CULLOWHEE – A delegation of Russian regional governmental officials and agricultural business executives visited Western Carolina University on Monday, May 4, to explore potential partnership and exchange opportunities with the university.

The 12-member group, hosted by former U.S. Rep. Charles Taylor, met with university administrators and faculty members, learned about agricultural- and environmental-related research efforts now under way, and toured WCU’s Center for Rapid Product Realization. The center is located in WCU’s Center for Applied Technology. It was built using federal appropriations secured by Taylor when he was a congressman.

zhang 300x216 Russian delegation visits WCU

James Zhang, associate dean of Western Carolina University’s Kimmel School (center), leads a Russian delegation on a tour of the Center for Rapid Product Realization as part of a campus visit Monday, May 4.

Taylor also is founder of the International Trade and Small Business Institute, which fosters educational exchange programs to bring foreign students to study business and entrepreneurship at several colleges and universities in Western North Carolina.

“We are expanding the activities of the institute to be more meaningful, with increased opportunity for exchange between Russian students and American students,” said Taylor, who has personal banking and agricultural interests in Russia.

The delegation included the head of the agricultural department of the government of the Ivanovo region, chairman of the Komsomolsk district agricultural cooperative, chairman of an agricultural food cooperative from the town of Kineshma, chairman of a regional committee on local economy and agriculture, and representatives of private farms and agricultural companies.

As part of the Russian delegation’s daylong visit, Cynthia Atterholt, head of WCU’s department of chemistry and physics, discussed her ongoing research into the use of pheromones – the externally released hormones that many living creatures use to trigger a behavioral response from another member of the same species – to disrupt the mating patterns of insects. The research has led to the development of an environmentally friendly form of pesticides that do not rely on chemicals, Atterholt said.

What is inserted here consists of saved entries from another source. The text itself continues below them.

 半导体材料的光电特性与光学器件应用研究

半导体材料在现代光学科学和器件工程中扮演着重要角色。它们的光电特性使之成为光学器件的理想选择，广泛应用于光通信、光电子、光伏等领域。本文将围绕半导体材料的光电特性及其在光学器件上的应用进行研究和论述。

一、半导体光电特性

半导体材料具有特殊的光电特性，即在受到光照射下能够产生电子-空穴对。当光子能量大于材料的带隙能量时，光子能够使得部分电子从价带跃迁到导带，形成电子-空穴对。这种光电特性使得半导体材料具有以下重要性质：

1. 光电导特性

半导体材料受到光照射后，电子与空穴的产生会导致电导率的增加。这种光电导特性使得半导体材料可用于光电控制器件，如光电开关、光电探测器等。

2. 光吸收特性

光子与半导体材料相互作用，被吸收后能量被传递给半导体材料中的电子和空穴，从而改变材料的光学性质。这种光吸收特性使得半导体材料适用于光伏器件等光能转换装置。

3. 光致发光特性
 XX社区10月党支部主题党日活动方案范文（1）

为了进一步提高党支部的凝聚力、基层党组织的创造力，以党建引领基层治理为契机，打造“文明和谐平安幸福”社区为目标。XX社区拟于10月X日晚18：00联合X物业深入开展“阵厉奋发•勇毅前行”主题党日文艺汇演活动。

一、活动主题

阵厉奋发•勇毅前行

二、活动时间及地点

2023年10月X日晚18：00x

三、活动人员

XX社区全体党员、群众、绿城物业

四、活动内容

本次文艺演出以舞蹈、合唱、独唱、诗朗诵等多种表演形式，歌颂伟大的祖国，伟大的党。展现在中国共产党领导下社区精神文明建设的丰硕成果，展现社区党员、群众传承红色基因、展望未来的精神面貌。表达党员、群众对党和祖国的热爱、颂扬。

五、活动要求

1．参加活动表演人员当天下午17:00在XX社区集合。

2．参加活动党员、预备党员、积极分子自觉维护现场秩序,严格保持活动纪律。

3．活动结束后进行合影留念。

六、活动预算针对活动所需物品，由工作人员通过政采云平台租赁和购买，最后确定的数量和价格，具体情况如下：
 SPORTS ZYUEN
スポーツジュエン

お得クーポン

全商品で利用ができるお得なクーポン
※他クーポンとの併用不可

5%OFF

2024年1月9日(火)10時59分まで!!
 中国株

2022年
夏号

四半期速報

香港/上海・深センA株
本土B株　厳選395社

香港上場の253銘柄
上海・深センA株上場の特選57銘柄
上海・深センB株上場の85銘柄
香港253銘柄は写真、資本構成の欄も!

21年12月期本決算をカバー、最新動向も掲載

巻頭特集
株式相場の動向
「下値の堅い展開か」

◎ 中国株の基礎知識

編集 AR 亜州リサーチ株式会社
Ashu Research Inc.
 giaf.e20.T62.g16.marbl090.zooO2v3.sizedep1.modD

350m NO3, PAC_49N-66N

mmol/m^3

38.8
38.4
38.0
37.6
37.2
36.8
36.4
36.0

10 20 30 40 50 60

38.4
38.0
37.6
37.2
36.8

Jerry Miller, who holds WCU’s Whitmire Distinguished Professorship in Environmental Sciences, told the Russian visitors about his work in South Africa studying the impact of agricultural runoff, including sedimentation, fertilizers and pesticides, on water quality. Miller, who also is director of the Institute of Watershed Research and Management housed at the university, is especially interested in how agricultural activities may affect the supply of drinking water.

Peter Bates, director of WCU’s natural resource and conservation management program, described his ongoing research on sustainable forestry in WNC. Bates oversees the Western Carolina Forest Sustainability Initiative, which provides “objective information” to private forestland owners and biophysical assessments of several municipal watersheds across the region.